The U.S. News Short List, separate from our overall rankings, is a regular series that magnifies individual data points in hopes of providing students and parents a way to find which undergraduate or graduate programs excel or have room to grow in specific areas. Be sure to explore The Short List: College, The Short List: Grad School and The Short List: Online Programs to find data that matter to you in your college or grad school search.
It makes sense that accepted students would be eager to enroll in highly ranked MBA programs. But the business schools with the highest yield rates aren’t necessarily the most prestigious. The business schools where the highest proportion of accepted students enrolled as full-time MBA candidates in fall 2015 include No. 1-ranked Harvard Business School and West Texas A&M University, which fell among the bottom one-fourth of ranked schools.

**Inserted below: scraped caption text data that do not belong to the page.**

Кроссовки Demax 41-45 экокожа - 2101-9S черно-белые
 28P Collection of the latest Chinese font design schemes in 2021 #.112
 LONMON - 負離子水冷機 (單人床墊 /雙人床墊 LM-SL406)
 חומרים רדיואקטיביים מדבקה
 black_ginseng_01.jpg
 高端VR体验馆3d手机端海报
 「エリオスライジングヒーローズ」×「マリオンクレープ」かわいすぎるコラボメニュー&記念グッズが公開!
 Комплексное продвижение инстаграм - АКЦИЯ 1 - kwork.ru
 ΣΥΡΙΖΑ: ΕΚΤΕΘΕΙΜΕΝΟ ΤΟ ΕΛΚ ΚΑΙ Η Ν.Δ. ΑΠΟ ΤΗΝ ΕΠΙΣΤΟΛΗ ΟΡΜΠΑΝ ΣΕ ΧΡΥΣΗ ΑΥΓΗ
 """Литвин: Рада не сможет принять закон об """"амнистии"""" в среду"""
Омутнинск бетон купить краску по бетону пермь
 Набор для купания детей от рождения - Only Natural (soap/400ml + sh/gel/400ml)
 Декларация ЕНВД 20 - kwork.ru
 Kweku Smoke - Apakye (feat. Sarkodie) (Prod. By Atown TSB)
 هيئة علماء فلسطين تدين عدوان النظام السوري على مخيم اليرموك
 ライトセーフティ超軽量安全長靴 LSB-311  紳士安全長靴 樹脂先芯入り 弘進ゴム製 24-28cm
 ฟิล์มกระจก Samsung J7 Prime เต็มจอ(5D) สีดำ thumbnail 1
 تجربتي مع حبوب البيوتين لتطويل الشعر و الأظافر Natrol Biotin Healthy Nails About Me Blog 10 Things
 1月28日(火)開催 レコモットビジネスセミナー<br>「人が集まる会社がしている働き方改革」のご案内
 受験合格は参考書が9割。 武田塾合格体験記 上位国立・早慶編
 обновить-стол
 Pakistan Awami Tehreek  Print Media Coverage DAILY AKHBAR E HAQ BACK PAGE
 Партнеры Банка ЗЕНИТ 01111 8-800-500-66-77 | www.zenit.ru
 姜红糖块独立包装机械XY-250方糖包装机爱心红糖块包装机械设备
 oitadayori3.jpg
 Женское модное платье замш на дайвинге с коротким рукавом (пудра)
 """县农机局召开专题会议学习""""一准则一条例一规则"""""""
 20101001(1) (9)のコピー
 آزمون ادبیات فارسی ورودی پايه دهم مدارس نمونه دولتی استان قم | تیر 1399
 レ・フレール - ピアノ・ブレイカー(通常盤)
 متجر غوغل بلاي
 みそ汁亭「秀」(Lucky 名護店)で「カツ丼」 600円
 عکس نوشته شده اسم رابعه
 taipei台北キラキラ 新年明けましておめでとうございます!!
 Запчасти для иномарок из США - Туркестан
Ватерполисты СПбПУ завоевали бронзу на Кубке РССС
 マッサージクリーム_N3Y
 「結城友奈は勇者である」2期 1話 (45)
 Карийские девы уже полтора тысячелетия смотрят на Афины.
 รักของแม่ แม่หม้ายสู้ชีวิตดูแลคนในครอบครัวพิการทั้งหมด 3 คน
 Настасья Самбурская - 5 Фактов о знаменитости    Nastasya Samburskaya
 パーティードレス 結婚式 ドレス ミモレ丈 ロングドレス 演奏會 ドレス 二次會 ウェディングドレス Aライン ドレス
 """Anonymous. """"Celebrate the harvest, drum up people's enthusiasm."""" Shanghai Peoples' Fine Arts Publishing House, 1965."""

[Define MBA goals before applying to graduate school.]
An overwhelming 90.7 percent of students who made the cut for Harvard took advantage of the opportunity. However, prestigious private schools are not the only ones with high yield rates. Four of the 10 schools with the highest yield rates are state schools.
[Determine whether getting an MBA makes financial sense.]
Moreover, some schools with high yield rates are schools that accept most applicants. West Texas A&M University, a public school with a 72.2 percent acceptance rate, had a yield rate of 85.4 percent.
Among the 80 ranked schools that reported their acceptance and enrollment data to U.S. News in an annual survey, the average yield rate was 48.7 percent, and the lowest was 25.8 percent at Hofstra University’s Zarb School of Business.
Listed below are the full-time MBA programs where an acceptance letter is most likely to prompt a student to enroll. Business schools considered for this list accepted a minimum of 100 students; those that accepted fewer than 100 students were not evaluated. Unranked schools, which did not meet certain criteria required by U.S. News to be numerically ranked, were not considered for this report.
| Business school (name) (state) | Students accepted | New students enrolled | Yield rate | U.S. News business school rank |
| Harvard University (MA) | 1,033 | 937 | 90.7% | 1 |
| West Texas A&M University | 130 | 111 | 85.4% | RNP* |
| Stanford University (CA) | 485 | 407 | 83.9% | 2 (tie) |
| Brigham Young University (Marriott) (UT) | 202 | 162 | 80.2% | 31 (tie) |
| University of Alabama (Manderson) | 141 | 109 | 77.3% | 53 (tie) |
| Columbia University (NY) | 1,048 | 762 | 72.7% | 10 |
| University of Tennessee–Knoxville (Haslam) | 105 | 71 | 67.6% | 63 (tie) |
| University of Pennsylvania (Wharton) | 1,302 | 856 | 65.7% | 4 |
| Massachusetts Institute of Technology (Sloan) | 623 | 400 | 64.2% | 5 (tie) |
| University of Wisconsin–Madison | 160 | 99 | 61.9% | 27 (tie) |
* RNP denotes an institution that is ranked in the bottom one-fourth of its ranking category. U.S. News calculates a rank for the school but has decided not to publish it.
Don’t see your school in the top 10? Access the U.S. News Business School Compass to find student enrollment data, complete rankings and much more. School officials can access historical data and rankings, including of peer institutions, via U.S. News Academic Insights.
U.S. News surveyed 470 schools for our 2015 survey of business programs. Schools self-reported myriad data regarding their academic programs and the makeup of their student body, among other areas, making U.S. News’ data the most accurate and detailed collection of college facts and figures of its kind. While U.S. News uses much of this survey data to rank schools for our annual Best Business Schools rankings, the data can also be useful when examined on a smaller scale. U.S. News will now produce lists of data, separate from the overall rankings, meant to provide students and parents a means to find which schools excel, or have room to grow, in specific areas that are important to them. While the data comes from the schools themselves, these lists are not related to, and have no influence over, U.S. News’ rankings of Best Colleges, Best Graduate Schools or Best Online Programs. The yield data above are correct as of Dec. 27, 2016.